Excerpted passage:
++++++++

Carlos Enrique Rodado Noriega (born 20 September 1943) is a Colombian engineer and politician currently serving as Ambassador of Colombia to Argentina. He served as the 28th and 9th Minister of Mines and Energy of Colombia, first in the administration of President Julio César Turbay Ayala and again in the administration of President Juan Manuel Santos Calderón. Rodado, a civil engineer and economist, has also served as Ambassador of Colombia to Spain, President of Ecopetrol, Member of the Chamber of Representatives of Colombia, and as the 58th Governor of Atlántico.

On 20 September 2011, President Santos announced that Rodado would be stepping down as Minister of Mines and Energy to be replaced by Mauricio Cárdenas Santa María, and designated Rodado as new Ambassador of Colombia to Argentina. Rodado was sworn in by President Santos on 7 February 2012 at a ceremony at the Palace of Nariño, and presented his Letters of Credence to President Cristina Fernández on 11 April 2012 at an official ceremony at the Casa Rosada.

++++++++

Goal A: Using the Rodado biography, mark each statement yes or no and quote the words that decide it: (i) Rodado was born in 1943. (ii) Juan Manuel Santos replaced Rodado as Minister of Mines and Energy. (iii) Rodado presented his Letters of Credence at the Palace of Nariño.
Goal B: Reproduce the stretch of the Rodado biography from "Carlos Enrique Rodado" through "Governor of Atlántico." word for word.
Goal C: According to the Rodado biography, on what date did President Santos swear Rodado in?
Rely on the Rodado biography alone.

Collected data:

++++++++

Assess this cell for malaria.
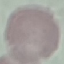
Uninfected.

++++++++

Exercise solution A:
(i) Yes: "born 20 September 1943"
(ii) No: "to be replaced by Mauricio Cárdenas Santa María"
(iii) No: "presented his Letters of Credence to President Cristina Fernández on 11 April 2012 at an official ceremony at the Casa Rosada"

Exercise solution B:
Carlos Enrique Rodado Noriega (born 20 September 1943) is a Colombian engineer and politician currently serving as Ambassador of Colombia to Argentina. He served as the 28th and 9th Minister of Mines and Energy of Colombia, first in the administration of President Julio César Turbay Ayala and again in the administration of President Juan Manuel Santos Calderón. Rodado, a civil engineer and economist, has also served as Ambassador of Colombia to Spain, President of Ecopetrol, Member of the Chamber of Representatives of Colombia, and as the 58th Governor of Atlántico.

Exercise solution C: 7 February 2012.